| YOUR TASK |
Scan the records and identify every line in which the string "html" occurs, then return those lines.

| AVAILABLE DATA |

----------

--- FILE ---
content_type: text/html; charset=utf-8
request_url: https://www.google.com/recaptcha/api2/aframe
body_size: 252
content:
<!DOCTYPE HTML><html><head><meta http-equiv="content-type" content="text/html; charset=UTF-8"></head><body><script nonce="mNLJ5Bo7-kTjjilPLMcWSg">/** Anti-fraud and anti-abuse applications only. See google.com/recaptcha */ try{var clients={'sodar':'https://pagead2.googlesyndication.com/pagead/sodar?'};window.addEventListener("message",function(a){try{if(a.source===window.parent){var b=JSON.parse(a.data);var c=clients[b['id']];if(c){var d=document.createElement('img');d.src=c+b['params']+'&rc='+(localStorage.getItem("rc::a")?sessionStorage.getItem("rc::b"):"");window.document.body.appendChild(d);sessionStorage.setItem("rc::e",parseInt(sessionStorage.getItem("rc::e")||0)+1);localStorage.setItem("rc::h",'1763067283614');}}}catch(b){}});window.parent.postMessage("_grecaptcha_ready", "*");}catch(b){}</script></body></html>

----------

| SOLUTION FOR THIS EXERCISE |
content_type: text/html; charset=utf-8
<!DOCTYPE HTML><html><head><meta http-equiv="content-type" content="text/html; charset=UTF-8"></head><body><script nonce="mNLJ5Bo7-kTjjilPLMcWSg">/** Anti-fraud and anti-abuse applications only. See google.com/recaptcha */ try{var clients={'sodar':'https://pagead2.googlesyndication.com/pagead/sodar?'};window.addEventListener("message",function(a){try{if(a.source===window.parent){var b=JSON.parse(a.data);var c=clients[b['id']];if(c){var d=document.createElement('img');d.src=c+b['params']+'&rc='+(localStorage.getItem("rc::a")?sessionStorage.getItem("rc::b"):"");window.document.body.appendChild(d);sessionStorage.setItem("rc::e",parseInt(sessionStorage.getItem("rc::e")||0)+1);localStorage.setItem("rc::h",'1763067283614');}}}catch(b){}});window.parent.postMessage("_grecaptcha_ready", "*");}catch(b){}</script></body></html>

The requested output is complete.